== 与えられた文章 ==
9日メインは重賞「第48回赤松杯」(水沢1600m)。1着馬から3着馬には春のマイル王決定戦・シアンモア記念(5月7日 盛岡ダート1600m)の優先出走権が与えられる。当初、昨最優秀牝馬ゴールデンヒーラーの登録もあったが、出走を見送った。しかし、ほかの一線級がずらり顔をそろえ、今シーズンの古馬戦線を占う重要な一戦であるのに変わりはない。
主軸にノーブルサターンを指名する。中央ダート4勝。2019年のマーキュリーカップで2着を確保し、3歳時にはJpnII・兵庫チャンピオンシップでも2着を確保したダート強豪。南関東移籍後も2021年の梅見月杯(名古屋)を制し、重賞・ブリリアントカップで2着を確保した。
昨年は精彩を欠いていたが、サンタアニタトロフィーでは6着ながら直線で鋭い脚を使って6着。復調ムードをうかがわせて岩手入り。トウケイニセイ記念を完勝し、続く岩手版グランプリ・桐花賞ではヴァケーションを完封。重賞2連勝を飾ってシーズンを終えた。
その後は宮城県の牧場で休養に入り、赤松杯から始動は当初の青写真どおり。ここに合わせて意欲的に乗り込まれ、万全の態勢で臨む。久々のハンデは地力でカバー。すでにトウケイニセイ記念で水沢1600mを勝っているのも心強い。

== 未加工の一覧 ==

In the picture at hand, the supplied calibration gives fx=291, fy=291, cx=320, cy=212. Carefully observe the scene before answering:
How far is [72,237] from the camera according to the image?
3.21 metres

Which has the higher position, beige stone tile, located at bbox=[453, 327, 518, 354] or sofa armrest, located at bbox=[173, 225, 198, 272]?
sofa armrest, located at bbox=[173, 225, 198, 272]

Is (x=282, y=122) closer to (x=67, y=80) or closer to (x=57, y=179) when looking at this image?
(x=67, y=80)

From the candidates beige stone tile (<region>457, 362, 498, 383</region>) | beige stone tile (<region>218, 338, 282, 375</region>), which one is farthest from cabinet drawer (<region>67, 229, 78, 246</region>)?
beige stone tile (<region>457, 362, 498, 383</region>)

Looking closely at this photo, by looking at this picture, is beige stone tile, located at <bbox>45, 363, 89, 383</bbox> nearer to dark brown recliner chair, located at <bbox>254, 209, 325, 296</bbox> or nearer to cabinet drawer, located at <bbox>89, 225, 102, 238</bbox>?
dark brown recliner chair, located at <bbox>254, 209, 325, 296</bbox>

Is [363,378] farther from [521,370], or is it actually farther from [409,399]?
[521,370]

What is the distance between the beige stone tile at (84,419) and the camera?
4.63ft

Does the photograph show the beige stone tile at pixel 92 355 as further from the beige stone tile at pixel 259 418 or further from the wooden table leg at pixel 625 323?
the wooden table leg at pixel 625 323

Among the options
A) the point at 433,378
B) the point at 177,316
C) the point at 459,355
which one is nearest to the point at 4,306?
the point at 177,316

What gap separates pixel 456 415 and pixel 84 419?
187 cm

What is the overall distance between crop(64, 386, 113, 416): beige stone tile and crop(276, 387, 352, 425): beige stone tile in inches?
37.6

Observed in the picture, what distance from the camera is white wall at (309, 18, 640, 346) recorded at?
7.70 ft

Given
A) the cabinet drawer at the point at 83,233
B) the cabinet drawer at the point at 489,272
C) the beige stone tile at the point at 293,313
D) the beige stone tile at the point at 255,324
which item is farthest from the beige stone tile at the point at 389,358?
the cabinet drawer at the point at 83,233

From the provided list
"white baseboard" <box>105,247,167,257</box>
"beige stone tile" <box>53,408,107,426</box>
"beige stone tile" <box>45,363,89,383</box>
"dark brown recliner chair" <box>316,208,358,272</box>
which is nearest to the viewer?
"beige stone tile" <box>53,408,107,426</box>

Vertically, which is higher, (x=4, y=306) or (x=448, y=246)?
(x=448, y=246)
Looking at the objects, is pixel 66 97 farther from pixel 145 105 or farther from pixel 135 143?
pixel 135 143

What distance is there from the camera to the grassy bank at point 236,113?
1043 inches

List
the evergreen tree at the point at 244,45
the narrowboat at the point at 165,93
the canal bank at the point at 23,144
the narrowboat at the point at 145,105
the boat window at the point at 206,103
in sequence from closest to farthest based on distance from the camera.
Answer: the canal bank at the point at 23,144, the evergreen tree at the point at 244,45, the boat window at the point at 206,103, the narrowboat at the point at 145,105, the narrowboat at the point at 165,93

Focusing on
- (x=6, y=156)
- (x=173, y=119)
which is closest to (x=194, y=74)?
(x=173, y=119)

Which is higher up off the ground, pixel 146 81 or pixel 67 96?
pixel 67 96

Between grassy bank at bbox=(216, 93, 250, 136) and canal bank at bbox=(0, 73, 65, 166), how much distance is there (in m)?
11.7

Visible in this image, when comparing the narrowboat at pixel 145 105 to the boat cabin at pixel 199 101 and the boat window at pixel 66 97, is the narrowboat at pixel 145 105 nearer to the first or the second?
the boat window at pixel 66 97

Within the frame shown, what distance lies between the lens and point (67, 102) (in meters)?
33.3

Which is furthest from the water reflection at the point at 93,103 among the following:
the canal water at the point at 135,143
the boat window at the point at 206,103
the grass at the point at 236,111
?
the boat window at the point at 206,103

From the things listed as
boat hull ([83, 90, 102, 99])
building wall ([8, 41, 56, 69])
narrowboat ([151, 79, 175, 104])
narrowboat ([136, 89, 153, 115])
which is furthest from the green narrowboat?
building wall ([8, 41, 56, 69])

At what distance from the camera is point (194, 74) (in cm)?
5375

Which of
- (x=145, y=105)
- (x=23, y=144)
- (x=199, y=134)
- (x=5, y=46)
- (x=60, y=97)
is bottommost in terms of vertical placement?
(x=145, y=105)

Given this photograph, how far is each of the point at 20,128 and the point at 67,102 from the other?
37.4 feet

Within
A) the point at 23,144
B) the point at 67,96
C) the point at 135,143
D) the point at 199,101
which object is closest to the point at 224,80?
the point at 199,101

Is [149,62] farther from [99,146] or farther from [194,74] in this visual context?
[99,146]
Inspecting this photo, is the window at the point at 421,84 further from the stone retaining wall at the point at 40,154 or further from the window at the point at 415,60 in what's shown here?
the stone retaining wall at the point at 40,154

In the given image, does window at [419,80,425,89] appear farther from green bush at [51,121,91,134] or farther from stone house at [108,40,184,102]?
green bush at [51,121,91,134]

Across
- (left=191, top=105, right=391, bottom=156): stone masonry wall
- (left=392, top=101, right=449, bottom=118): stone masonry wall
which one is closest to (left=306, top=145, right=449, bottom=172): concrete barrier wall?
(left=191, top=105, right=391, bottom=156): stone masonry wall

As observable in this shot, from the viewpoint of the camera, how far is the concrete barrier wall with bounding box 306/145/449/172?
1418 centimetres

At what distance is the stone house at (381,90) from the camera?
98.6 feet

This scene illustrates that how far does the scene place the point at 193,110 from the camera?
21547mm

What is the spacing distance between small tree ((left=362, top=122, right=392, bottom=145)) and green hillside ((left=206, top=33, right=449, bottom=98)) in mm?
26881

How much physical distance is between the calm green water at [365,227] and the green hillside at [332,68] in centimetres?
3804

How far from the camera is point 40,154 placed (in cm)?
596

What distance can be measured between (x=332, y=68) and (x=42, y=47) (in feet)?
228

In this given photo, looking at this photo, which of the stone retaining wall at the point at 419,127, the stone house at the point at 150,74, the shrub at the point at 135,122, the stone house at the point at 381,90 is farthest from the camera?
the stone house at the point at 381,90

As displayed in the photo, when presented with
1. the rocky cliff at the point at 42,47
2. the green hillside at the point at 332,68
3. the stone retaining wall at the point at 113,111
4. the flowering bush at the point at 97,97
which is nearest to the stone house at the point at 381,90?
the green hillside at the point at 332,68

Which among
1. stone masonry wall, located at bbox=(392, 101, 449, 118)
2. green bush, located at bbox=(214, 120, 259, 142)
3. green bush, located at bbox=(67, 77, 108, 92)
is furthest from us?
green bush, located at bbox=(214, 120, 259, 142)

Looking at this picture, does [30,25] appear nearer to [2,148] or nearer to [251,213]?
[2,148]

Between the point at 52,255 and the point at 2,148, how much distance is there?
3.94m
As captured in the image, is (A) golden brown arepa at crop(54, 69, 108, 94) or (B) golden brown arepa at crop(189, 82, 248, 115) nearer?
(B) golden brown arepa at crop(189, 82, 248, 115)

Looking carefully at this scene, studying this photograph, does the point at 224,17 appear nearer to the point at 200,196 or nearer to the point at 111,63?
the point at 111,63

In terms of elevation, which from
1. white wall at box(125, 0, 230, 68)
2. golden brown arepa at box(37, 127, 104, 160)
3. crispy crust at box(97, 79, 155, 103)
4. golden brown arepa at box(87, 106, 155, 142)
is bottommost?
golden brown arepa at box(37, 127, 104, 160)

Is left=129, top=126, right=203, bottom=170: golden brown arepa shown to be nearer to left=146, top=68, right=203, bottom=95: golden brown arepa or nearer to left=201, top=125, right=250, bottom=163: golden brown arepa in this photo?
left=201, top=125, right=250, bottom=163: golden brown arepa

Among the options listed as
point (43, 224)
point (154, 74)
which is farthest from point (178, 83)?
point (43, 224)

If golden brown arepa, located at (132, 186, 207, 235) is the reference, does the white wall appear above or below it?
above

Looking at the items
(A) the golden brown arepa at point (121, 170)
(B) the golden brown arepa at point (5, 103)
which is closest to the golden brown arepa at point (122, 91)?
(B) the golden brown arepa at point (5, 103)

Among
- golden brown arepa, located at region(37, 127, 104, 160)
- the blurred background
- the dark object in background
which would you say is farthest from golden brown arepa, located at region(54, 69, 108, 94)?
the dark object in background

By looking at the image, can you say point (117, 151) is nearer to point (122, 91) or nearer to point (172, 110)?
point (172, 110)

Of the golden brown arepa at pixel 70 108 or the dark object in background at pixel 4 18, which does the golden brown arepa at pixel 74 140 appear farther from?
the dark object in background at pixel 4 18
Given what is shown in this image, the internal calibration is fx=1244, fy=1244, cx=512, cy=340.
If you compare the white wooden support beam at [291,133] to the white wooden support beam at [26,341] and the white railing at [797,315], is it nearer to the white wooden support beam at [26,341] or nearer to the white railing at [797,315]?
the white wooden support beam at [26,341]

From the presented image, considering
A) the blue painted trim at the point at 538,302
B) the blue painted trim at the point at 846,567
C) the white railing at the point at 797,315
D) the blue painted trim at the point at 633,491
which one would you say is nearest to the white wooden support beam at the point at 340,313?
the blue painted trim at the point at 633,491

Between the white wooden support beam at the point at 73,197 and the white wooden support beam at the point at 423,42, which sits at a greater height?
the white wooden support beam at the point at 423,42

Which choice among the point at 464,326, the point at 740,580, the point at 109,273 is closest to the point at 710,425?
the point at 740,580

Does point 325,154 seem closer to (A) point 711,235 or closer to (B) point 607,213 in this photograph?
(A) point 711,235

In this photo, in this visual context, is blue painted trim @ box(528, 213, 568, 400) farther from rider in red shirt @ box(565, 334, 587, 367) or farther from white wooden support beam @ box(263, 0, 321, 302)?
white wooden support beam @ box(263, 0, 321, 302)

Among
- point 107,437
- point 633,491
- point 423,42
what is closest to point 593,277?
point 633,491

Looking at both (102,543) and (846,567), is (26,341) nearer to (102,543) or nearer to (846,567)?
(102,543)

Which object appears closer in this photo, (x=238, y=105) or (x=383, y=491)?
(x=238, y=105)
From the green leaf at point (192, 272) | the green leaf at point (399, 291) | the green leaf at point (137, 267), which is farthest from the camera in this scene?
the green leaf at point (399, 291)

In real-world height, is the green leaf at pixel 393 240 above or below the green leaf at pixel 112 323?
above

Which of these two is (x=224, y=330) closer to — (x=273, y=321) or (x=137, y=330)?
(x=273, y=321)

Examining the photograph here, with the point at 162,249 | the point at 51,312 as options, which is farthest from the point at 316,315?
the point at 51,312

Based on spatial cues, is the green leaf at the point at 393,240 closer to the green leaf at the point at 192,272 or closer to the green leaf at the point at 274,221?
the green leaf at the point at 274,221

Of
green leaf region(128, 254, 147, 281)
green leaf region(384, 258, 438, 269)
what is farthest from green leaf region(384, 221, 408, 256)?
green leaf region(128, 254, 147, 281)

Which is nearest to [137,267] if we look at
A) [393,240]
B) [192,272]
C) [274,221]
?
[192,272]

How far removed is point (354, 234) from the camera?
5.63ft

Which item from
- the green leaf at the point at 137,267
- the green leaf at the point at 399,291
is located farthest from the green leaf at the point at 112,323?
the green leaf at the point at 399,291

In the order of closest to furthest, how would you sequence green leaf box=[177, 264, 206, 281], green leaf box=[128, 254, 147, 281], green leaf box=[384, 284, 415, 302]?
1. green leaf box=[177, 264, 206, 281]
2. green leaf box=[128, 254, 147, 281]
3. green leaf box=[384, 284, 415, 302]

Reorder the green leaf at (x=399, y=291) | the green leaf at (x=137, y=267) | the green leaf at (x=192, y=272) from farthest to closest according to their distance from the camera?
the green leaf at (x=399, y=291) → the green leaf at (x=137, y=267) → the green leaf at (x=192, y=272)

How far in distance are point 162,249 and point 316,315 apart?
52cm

== 記述課題 ==
A. 赤松杯の記事について、次の問いに答えよ。
(i) 赤松杯の1着馬から3着馬に優先出走権が与えられるレースは何か。
(ii) ノーブルサターンが2021年に制したレースは何か。
(iii) 桐花賞でノーブルサターンが完封した馬は何か。
B. 赤松杯の記事から、「主軸にノーブルサターンを指名」で始まり「勝を飾ってシーズンを終えた。」で終わる部分を一字一句違えずに書き写してください。
この一覧は赤松杯の記事とは関係がない。

== 各問の解答 ==
A.
(i) シアンモア記念
(ii) 梅見月杯(名古屋)
(iii) ヴァケーション

B.
主軸にノーブルサターンを指名する。中央ダート4勝。2019年のマーキュリーカップで2着を確保し、3歳時にはJpnII・兵庫チャンピオンシップでも2着を確保したダート強豪。南関東移籍後も2021年の梅見月杯(名古屋)を制し、重賞・ブリリアントカップで2着を確保した。
昨年は精彩を欠いていたが、サンタアニタトロフィーでは6着ながら直線で鋭い脚を使って6着。復調ムードをうかがわせて岩手入り。トウケイニセイ記念を完勝し、続く岩手版グランプリ・桐花賞ではヴァケーションを完封。重賞2連勝を飾ってシーズンを終えた。